Sesungguhnya ikhtilaf atau perbedaan ulama yang sering kita dengar saat ini merupakan suatu fenomena yang sama sekali tidak baru. Bahkan bisa dikatakan bahwa ikhtilaf ulama yang kita dapati saat ini merupakan hal yang biasa dalam Islam yang sejatinya merupakan bukti kekayaan khazanah dalam agama ini. Jika dianggap bahwa ikhtilaf dalam agama Islam ini merupakan suatu ketidak sempurnaan, maka pendapat ini sama sekali tidak benar.

Islam memberikan ruang yang sangat luas bagi akal manusia untuk mencerna berbagai hal yang ada dalam kehidupannya.

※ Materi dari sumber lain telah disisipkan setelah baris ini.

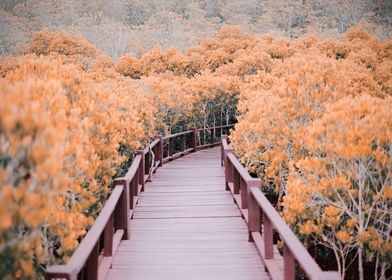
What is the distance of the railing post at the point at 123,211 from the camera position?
5.98m

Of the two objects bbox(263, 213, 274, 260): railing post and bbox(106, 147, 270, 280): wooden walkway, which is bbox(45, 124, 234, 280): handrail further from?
bbox(263, 213, 274, 260): railing post

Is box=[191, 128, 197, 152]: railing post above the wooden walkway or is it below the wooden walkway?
above

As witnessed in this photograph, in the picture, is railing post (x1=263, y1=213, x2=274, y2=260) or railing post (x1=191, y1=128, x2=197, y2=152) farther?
railing post (x1=191, y1=128, x2=197, y2=152)

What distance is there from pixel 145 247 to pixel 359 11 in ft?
147

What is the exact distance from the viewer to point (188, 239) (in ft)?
20.6

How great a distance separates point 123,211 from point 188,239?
40.0 inches

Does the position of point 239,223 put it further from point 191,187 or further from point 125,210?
point 191,187

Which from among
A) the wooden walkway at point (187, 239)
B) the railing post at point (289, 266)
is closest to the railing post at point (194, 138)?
the wooden walkway at point (187, 239)

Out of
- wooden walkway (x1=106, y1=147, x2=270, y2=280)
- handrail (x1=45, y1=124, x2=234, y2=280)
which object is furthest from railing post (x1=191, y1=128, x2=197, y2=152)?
handrail (x1=45, y1=124, x2=234, y2=280)

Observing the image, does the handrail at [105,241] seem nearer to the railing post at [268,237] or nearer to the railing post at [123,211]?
the railing post at [123,211]

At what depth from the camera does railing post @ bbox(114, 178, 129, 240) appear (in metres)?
5.98

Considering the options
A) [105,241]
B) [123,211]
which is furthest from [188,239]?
[105,241]

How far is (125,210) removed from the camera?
20.0 ft

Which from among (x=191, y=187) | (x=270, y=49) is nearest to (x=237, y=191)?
(x=191, y=187)
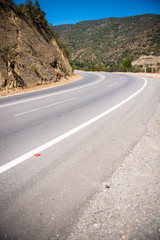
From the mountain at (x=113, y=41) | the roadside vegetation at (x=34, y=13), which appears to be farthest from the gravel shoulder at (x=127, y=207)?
the mountain at (x=113, y=41)

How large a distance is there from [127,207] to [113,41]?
101732 mm

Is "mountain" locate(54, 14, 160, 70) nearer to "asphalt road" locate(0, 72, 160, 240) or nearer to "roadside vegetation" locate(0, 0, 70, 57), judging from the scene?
"roadside vegetation" locate(0, 0, 70, 57)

Tidak terbatas dalam hal keduniaan, namun juga pada hal yang sifatnya reliji. Demikianlah sesungguhnya tujuan dan maksud Allah SWT dalam penciptaan manusia yang sempurna. Dikatakan sempurna karena makhluk yang bernama manusia ini diberikan akal pikiran,bukan otak semata.

Banyak ayat al-Quran yang menunjukkan fakta bahwa manusia diperintahkan untuk menggunakan akal pikirannya dalam rangka mencapai suatu titik kulminasi berupa penghambaan diri kepada Allah SWT. Bahkan wahyu pertama yang diterima oleh Nabi Muhammad SAW merupakan wahyu yang konten keseluruhannya bernafaskan keilmuan (baca: Knowledge).

Berdasarkan hal ini,maka perbedaan atau ikhtilaf dalam agama Islam merupakan sebuah fenomena yang syar’i yang menunjukkan bahwa betapa agama Islam merupakan agama yang logis dan bisa diterima oleh akal. Disamping itu, fenomena ini juga merupakan bukti betapa luasnya khazanah keilmuan yang ada dalam agama Islam.


Ikhtilaf telah muncul sejak masa Nabi Muhammad SAW masih hidup, setelah beliau wafat, juga pada masa para sahabat, pada masa tabi’in, pada masa tabi’ittabi’in, pada masa generasi tiga abad pertama hijriyah hingga saat ini. Demikian panjangnya sejarah munculnya ikhtilaf tersebut sehingga kita pun harus bisa menyikapi hal ini dengan arif dan bijaksana.

Yang perlu digaris bawahi adalah bahwa ikhtilaf yang terjadi sejak dahulu itu tidak ada satupun yang masuk ke ranah ushul atau yang kita sebut dengan ranah prinsip dasar agama. Perbedaan pendapat ulama terjadi hanya dalam masalah cabang atau yang kita sebut dengan masalah furu’iyyah. Karena masalah furu’iyyah ini merupakah masalah yang bukan asas, maka yang dibutuhkan adalah kelapangan dada dari segenap masyarakat muslim dalam menerima perbedaan tersebut.

Dengan kata lain, jangan jadikan perbedaan ini sebagai usaha pengkafiran atau membid’ahkan amalan muslim lainnya. Bukankah Nabi Muhammad SAW telah mengajarkan bahwa jika terjadi kesalahan dalam usaha ijtihad, maka ia mendapatkan hanya satu pahala, namun jika benar maka 2 pahala yang diraihnya. Salah atau benar dalam hal furu’ tidak menjadikan seorang muslim otomatis berubah menjadi kafir.

Ada baiknya kita berpegang pada pendapat yang dikatakan oleh Hasan Al-Banna:

نعمل فيما اتفقنا ونعتذر فيما اختلفنا

Pada suatu yang kita sepakat, mari kita laksanakan bersama. Dan pada suatu yang kita tidak sepakati, mari kita berlapang dada.